> [Required action]: In how many lines of the entries below does "travels" appear? Give only the number.

Start of Record extracts

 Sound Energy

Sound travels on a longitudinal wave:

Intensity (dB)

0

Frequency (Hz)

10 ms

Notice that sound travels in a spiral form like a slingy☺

End of Record extracts

> [Answer area]: 2